Mit derartigen Argumenten hätte man auch Bayern und Schleswig-Holstein auseinanderdividieren können. De Gaulle lehnte britische Beitrittsgesuche gleich zwei Mal ab, 1963 und 1967. Erst nach seinem Tod öffnete sich für die Briten das Tor nach Europa.
"Sie, die Gemeinschaft, braucht Großbritannien ebenso wie die anderen beitrittswilligen Länder. Im Zusammenklang der europäischen Stimmen darf die britische keineswegs fehlen, wenn Europa sich nicht selbst schaden will."

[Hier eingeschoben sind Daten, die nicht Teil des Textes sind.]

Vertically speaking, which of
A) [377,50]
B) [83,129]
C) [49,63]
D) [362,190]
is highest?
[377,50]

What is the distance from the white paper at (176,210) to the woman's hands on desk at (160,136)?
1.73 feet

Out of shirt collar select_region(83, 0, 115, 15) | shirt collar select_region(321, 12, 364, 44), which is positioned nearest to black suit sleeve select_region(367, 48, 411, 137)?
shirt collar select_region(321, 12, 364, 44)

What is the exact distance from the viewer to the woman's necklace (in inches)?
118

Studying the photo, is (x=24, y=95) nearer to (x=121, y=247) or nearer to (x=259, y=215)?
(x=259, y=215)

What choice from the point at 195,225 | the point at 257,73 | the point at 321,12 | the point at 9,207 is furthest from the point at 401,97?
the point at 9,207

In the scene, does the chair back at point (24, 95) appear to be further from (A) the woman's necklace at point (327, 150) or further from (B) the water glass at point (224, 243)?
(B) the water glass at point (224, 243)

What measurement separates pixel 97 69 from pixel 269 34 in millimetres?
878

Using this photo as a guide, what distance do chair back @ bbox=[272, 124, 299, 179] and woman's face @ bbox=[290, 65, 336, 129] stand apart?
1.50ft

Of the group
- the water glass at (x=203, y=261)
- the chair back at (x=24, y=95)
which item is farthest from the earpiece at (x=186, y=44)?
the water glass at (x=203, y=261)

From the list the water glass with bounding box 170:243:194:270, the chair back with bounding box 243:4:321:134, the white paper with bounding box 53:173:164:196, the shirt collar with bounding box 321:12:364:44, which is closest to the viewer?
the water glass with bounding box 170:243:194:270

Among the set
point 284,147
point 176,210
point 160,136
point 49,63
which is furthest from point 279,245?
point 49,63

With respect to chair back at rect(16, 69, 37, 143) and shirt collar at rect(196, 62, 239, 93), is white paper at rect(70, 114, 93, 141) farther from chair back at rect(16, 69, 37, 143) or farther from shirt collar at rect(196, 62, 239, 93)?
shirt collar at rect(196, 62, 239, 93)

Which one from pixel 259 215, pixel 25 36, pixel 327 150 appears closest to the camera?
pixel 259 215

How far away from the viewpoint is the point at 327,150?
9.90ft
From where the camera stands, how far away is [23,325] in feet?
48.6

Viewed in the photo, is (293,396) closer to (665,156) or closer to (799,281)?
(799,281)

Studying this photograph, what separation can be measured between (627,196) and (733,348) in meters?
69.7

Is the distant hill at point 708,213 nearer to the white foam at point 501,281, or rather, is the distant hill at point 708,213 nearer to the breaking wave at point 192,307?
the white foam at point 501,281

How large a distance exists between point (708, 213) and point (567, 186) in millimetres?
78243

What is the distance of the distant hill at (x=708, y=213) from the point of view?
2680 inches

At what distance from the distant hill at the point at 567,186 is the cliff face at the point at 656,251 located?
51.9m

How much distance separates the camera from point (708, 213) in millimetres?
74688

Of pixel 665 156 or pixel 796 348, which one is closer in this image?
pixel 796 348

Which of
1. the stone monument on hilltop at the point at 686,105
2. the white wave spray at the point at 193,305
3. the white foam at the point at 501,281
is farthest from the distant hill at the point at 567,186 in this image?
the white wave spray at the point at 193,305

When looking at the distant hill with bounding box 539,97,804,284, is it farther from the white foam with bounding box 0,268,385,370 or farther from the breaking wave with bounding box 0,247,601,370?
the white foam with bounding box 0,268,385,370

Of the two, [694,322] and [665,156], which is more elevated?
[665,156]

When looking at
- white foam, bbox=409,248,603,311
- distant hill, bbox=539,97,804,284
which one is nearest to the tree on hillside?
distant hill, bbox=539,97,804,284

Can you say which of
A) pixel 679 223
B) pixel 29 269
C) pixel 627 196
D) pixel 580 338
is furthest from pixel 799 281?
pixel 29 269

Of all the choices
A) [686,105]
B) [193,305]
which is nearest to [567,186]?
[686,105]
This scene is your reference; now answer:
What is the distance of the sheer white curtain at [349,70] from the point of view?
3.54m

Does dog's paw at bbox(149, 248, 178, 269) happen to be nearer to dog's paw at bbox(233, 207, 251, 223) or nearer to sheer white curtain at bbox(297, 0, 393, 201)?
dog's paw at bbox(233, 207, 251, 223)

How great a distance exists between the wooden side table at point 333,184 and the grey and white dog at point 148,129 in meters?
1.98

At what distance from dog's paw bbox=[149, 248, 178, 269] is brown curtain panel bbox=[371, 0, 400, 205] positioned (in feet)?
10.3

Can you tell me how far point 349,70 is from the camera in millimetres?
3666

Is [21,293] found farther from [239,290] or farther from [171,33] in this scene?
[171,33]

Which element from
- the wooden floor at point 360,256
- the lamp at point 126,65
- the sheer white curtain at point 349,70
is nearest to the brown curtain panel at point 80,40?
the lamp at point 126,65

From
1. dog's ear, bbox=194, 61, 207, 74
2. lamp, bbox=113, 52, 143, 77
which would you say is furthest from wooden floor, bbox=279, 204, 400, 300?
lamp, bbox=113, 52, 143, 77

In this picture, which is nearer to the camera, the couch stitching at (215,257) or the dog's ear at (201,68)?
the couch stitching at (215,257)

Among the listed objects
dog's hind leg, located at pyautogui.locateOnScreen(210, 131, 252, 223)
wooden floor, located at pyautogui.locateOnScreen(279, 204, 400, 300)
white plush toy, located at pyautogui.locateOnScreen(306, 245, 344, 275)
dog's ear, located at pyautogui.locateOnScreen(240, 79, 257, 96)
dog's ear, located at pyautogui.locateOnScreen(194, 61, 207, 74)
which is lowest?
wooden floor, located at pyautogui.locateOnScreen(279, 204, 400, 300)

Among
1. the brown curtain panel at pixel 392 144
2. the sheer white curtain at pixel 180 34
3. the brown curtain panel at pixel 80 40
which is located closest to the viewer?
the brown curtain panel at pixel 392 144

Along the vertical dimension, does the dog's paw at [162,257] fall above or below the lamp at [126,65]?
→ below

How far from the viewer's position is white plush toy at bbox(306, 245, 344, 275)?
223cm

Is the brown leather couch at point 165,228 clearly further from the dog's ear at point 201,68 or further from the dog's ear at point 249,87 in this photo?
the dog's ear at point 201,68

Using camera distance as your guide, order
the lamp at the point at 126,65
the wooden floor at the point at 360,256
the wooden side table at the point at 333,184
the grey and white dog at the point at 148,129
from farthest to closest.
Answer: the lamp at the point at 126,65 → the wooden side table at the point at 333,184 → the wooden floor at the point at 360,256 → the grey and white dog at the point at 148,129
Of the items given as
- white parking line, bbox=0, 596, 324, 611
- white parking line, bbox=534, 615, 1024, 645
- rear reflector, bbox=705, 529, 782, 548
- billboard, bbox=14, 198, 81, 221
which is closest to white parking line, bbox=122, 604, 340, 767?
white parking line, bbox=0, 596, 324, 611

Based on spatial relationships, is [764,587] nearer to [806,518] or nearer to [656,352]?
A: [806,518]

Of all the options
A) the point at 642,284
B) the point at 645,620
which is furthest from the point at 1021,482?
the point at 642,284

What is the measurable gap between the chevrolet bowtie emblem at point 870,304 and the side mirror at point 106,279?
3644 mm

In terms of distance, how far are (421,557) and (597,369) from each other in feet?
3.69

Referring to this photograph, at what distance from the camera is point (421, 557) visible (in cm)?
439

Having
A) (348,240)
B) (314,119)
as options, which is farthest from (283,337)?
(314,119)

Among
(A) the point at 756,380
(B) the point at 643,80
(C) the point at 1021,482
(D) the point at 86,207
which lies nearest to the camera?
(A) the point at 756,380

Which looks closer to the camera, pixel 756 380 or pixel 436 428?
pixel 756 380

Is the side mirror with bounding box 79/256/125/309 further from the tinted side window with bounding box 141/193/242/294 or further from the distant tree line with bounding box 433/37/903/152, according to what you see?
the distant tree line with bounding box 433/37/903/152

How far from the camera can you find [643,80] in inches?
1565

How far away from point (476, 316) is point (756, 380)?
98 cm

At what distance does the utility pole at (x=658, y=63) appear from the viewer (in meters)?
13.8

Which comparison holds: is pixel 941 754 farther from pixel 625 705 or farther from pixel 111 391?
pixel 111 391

Dafür plädierte Willy Brandt Anfang der 70er-Jahre. 1973 gehörte Großbritannien endlich der EG – wie die EWG nunmehr hieß - an und eine Volksabstimmung ergab ein klares Votum für die EG. Eigentlich erstaunlich, wenn man bedenkt, wie sehr die Briten in den 60er-Jahren von Kontinentaleuropa gedemütigt worden sind.

Die nackte Ratlosigkeit der Brexit-Protagonisten

Damals hätte ein Brexit Europa noch nicht ins Mark getroffen. Heute droht es einen europäischen Zerfallsprozess einzuleiten – es sei denn, die europäische Politik zeigt wieder die in den Gründungsjahren entwickelte Kunst, Auswege aus verfahrenen Situationen zu finden.
Die Alternative? Immerhin bekommen wir schon mal einen Einblick in die Kleiderkammer der Populisten. "Des Kaisers neue Kleider": Sie stehen nackt auf der Bühne, die Brexit-Protagonisten, mit ihrer Ratlosigkeit.